### Short problem 1
Answer these questions using the architect text:
(a) At what two subjects do architects need to be good?
(b) On what did the Master Builder scratch his designs?
(c) Which two cathedrals does the text name as never finished?
### Short problem 2
Pick out each line of the records that contains the word "garland", and copy those lines.

### Reading text
====================
Architect
An architect is a person who designs buildings and prepares plans to give to a builder.[1][2] What they design is called architecture. Sometimes they make drawings with pens, pencils, and computers, and this is also called drafting. Sometimes he first makes small toy-sized buildings called models to show what the building will look like when it is done. Some of these models survive for hundreds of years, such as O.S Moamogo, South Africa.
Architects decide the size, shape, and what the building will be made from. Architects need to be good at math and drawing. They need imagination. They must go to university and learn how to make a building's structure safe so that it will not collapse. They should also know how to make a building attractive, so that people will enjoy using it.
Although there has been architecture for thousands of years, there have not always been architects. The great European cathedrals built in the Middle Ages were designed by a Master Builder, who scratched his designs on flat beds of plaster. Paper did not exist in Europe at this time and vellum or parchment were very expensive and could not be made in large sizes.
Some cathedrals took hundreds of years to build, so the Master Builder would die or retire and be replaced and often plans changed. Some cathedrals were never finished, like Notre Dame in Paris or Sagrada Família in Barcelona.
An architect has a very important job because his or her work will be seen and used by many people, probably for a very long time. If the design, materials and construction are good, the building should last for hundreds or even thousands of years. This is rarely the case.
Usually building cost is what limits the life of a building, but fire, war, need or fashion can also affect things. As towns and cities grow, it often becomes necessary to make roads wider, or perhaps to build a new train station. Architects are employed again and so the city changes. Even very important buildings may get knocked down to make way for change.
====================
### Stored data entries

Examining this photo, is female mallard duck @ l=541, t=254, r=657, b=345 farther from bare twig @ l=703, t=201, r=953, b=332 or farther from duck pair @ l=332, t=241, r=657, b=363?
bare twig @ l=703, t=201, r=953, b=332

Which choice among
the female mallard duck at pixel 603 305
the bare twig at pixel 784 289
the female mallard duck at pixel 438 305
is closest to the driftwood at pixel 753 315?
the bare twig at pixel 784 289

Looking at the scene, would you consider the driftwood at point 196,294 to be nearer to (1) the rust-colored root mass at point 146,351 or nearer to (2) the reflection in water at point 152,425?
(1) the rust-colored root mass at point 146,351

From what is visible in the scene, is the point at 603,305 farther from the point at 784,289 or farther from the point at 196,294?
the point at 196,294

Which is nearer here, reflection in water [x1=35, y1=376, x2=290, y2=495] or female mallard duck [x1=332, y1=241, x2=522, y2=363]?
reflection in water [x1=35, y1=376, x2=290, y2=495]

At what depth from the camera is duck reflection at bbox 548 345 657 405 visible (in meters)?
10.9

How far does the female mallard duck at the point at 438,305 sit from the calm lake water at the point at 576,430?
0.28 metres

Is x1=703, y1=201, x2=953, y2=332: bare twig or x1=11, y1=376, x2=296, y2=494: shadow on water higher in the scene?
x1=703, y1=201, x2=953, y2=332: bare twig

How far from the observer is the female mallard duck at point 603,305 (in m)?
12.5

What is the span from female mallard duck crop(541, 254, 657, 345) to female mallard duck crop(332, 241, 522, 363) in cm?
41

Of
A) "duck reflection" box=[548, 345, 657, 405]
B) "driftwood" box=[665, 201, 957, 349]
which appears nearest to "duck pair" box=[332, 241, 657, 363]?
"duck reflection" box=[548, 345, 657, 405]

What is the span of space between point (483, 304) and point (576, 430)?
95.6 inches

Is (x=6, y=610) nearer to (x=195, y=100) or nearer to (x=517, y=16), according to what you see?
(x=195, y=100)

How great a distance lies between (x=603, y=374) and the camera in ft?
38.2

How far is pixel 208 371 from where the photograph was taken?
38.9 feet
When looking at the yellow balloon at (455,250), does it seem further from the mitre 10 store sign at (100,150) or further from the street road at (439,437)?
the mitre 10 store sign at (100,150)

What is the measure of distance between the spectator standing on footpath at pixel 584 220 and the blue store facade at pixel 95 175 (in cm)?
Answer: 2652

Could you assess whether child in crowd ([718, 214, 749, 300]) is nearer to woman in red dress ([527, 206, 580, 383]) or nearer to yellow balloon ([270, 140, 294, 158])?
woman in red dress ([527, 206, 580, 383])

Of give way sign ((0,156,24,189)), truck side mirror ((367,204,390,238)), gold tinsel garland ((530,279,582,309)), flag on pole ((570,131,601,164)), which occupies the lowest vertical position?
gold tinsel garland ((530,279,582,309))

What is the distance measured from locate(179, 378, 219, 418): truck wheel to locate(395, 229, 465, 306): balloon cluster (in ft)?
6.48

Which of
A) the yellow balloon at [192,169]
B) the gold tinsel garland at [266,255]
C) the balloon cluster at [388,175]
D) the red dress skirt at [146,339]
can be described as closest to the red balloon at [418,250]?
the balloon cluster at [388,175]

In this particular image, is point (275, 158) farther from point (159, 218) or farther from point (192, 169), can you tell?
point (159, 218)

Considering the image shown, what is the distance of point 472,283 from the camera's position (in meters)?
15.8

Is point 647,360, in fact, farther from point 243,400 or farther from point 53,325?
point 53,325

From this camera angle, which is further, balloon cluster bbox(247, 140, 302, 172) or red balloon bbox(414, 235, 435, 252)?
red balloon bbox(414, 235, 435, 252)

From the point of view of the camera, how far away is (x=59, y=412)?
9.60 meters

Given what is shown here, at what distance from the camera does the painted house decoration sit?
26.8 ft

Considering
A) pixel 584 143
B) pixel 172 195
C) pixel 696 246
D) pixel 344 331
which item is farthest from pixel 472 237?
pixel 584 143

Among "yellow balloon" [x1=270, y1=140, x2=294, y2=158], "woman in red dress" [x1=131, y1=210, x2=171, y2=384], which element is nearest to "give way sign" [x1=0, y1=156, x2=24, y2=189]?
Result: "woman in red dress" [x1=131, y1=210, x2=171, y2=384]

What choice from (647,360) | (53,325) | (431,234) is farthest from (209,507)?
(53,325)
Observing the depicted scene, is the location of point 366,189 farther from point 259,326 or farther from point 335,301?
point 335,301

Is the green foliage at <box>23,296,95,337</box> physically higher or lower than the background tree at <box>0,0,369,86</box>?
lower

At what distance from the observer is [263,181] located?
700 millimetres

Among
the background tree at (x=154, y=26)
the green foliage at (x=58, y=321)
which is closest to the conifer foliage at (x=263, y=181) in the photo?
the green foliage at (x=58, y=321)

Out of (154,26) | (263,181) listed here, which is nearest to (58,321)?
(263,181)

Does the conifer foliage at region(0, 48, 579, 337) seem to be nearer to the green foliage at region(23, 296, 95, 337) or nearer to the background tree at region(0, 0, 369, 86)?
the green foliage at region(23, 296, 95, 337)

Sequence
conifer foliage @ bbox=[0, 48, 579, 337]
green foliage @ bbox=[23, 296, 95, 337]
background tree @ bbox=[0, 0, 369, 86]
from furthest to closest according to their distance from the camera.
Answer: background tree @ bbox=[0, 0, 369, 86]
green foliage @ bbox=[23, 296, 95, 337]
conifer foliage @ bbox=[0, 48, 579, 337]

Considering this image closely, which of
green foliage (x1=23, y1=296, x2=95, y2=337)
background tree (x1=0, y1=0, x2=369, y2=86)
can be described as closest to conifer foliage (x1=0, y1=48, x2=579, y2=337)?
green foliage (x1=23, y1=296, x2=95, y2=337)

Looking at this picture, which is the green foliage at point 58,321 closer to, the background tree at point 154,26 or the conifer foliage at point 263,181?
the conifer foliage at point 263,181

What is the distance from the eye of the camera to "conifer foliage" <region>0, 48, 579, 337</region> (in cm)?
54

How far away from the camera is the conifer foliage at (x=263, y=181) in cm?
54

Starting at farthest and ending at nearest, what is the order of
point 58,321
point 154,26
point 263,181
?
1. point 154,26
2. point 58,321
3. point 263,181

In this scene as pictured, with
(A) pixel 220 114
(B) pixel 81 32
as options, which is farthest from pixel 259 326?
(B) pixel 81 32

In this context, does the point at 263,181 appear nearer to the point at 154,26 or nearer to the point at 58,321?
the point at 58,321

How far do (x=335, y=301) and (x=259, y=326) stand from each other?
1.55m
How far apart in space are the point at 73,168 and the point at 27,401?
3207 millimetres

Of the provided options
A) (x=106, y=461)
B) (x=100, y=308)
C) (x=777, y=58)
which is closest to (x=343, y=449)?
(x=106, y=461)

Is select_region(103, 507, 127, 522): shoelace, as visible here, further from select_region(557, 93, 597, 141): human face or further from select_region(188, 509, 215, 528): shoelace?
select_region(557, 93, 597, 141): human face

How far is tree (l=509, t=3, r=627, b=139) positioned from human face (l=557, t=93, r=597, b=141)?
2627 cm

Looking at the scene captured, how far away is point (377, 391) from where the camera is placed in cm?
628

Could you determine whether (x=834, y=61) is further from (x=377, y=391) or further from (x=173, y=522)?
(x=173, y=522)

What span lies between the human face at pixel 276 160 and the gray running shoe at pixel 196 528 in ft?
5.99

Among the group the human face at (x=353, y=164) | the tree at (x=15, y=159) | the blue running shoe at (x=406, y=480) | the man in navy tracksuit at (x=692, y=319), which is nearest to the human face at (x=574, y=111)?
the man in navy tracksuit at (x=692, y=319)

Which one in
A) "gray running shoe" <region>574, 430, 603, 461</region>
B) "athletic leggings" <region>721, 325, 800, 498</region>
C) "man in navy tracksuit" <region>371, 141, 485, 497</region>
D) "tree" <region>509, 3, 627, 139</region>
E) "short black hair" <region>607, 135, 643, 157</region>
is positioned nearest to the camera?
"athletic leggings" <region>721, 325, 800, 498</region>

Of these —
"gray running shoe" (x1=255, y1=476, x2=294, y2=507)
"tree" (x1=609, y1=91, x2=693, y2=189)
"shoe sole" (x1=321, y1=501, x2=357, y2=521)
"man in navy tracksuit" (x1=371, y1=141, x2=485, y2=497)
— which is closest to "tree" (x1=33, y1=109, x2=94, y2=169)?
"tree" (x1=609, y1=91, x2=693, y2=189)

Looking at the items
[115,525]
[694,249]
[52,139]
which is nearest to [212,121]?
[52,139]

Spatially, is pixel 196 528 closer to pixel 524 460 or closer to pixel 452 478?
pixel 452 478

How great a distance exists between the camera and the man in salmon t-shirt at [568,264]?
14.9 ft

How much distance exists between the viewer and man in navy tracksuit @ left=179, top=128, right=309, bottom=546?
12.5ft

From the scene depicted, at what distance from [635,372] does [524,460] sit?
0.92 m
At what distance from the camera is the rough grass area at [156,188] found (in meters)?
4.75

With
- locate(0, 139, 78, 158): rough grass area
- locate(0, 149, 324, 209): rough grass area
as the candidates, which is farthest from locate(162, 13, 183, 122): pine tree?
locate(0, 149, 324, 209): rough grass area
====================
### Exercise output 1
(a) Math and drawing.
(b) Flat beds of plaster.
(c) Notre Dame in Paris and Sagrada Família in Barcelona.

### Exercise output 2
Of give way sign ((0,156,24,189)), truck side mirror ((367,204,390,238)), gold tinsel garland ((530,279,582,309)), flag on pole ((570,131,601,164)), which occupies the lowest vertical position?
gold tinsel garland ((530,279,582,309))
B) the gold tinsel garland at [266,255]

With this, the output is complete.